肺炎:HR 2.19(95% CI 2.10-2.28)
急性腎障害: HR 1.72 (95% CI 1.61-1.84)
静脈血栓塞栓症 (VTE):HR 1.62 (95% CI 1.46-1.80)
脳卒中: HR 1.61 (95% CI 1.52-1.71)
骨折: HR 1.43 (95% CI 1.35-1.52)
心筋梗塞: HR 1.28 (95% CI 1.15-1.42)
心不全: HR 1.27 (95% CI 1.18-1.37)

相対危険度は、ほぼすべての結果において使用開始から 7日間で最も増加し、特に、肺炎のリスクは10倍近く(HR 9.99、95% CI 8.78-11.40)増加し、その後も3.39(3.04 ~ 3.77、8 ~ 30 日)と依然として高いままでした 。

抗精神病薬は、その安全性について長年の懸念があるにもかかわらず、認知症の行動的および心理的症状の管理として一般的に処方されています。パンデミックでは、抗精神病薬を処方される認知症患者の割合が増加しました。これは恐らく、ロックダウン措置に関連した認知症の行動的および心理的症状の悪化、または非薬物治療選択肢の利用可能性の減少が原因と考えられています。

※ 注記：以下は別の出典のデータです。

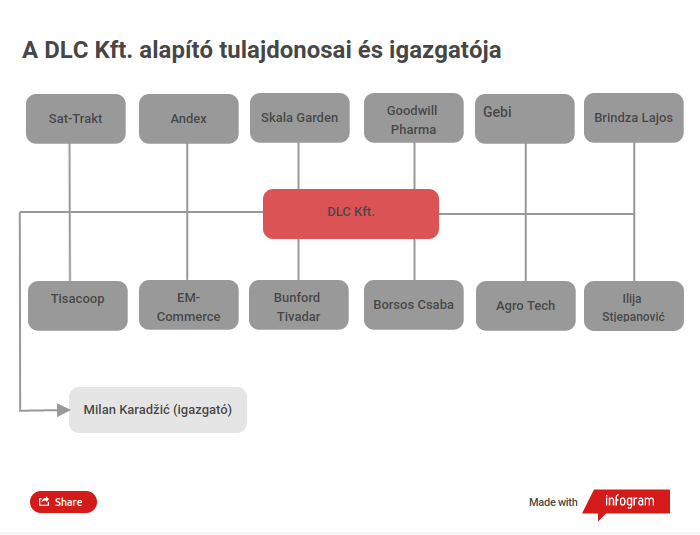 A DLC Kft. alapító tulajdonosai és igazgatója

Sat-Trakt

Andex

Skala Garden

Goodwill Pharma

Gebi

Brindza Lajos

DLC Kft.

Tisacoop

EM-Commerce

Bunford Tivadar

Borsos Csaba

Agro Tech

Ilija Stjepanović

Milan Karadžić (igazgató)

Share

Made with infogram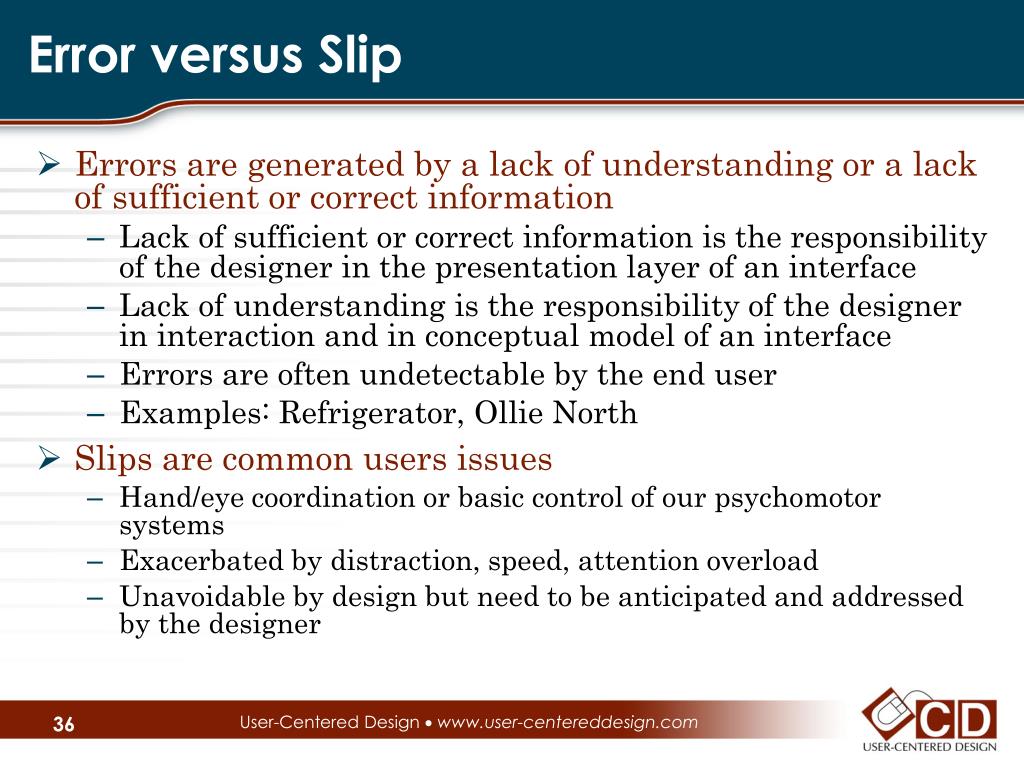 Error versus Slip

➢ Errors are generated by a lack of understanding or a lack of sufficient or correct information

– Lack of sufficient or correct information is the responsibility of the designer in the presentation layer of an interface

– Lack of understanding is the responsibility of the designer in interaction and in conceptual model of an interface

– Errors are often undetectable by the end user

– Examples: Refrigerator, Ollie North

➢ Slips are common users issues

– Hand/eye coordination or basic control of our psychomotor systems

– Exacerbated by distraction, speed, attention overload

– Unavoidable by design but need to be anticipated and addressed by the designer

36

User-Centered Design • www.user-centereddesign.com

CD
USER-CENTERED DESIGN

英国国立衛生研究所のガイドラインによると、 Care Excellence、抗精神病薬は、非薬物介入が効果がない場合、患者が自傷行為や他者に危害を加える危険性がある場合、または深刻な苦痛を引き起こす興奮、幻覚、妄想を経験している場合にのみ、認知症の行動的および心理的症状の治療のために処方されるべきであると記されています。抗精神病薬は、最低有効用量を可能な限り短期間に処方されるべきです。 認知症の行動的および心理的症状の治療のために英国で認可されている抗精神病薬は、リスペリドン(非定型、第 2 世代の抗精神病薬)とハロペリドール(定型、第 1 世代の抗精神病薬)の 2 つだけです。

出典文献
Multiple adverse outcomes associated with antipsychotic use in people with dementia: population based matched cohort study
BMJ 2024; 385 doi: https://doi.org/10.1136/bmj-2023-076268 (Published 17 April 2024)
Cite this as: BMJ 2024;385:e076268
Pearl L H Mok, Matthew J Carr, Bruce Guthrie, Daniel R Morales, et al.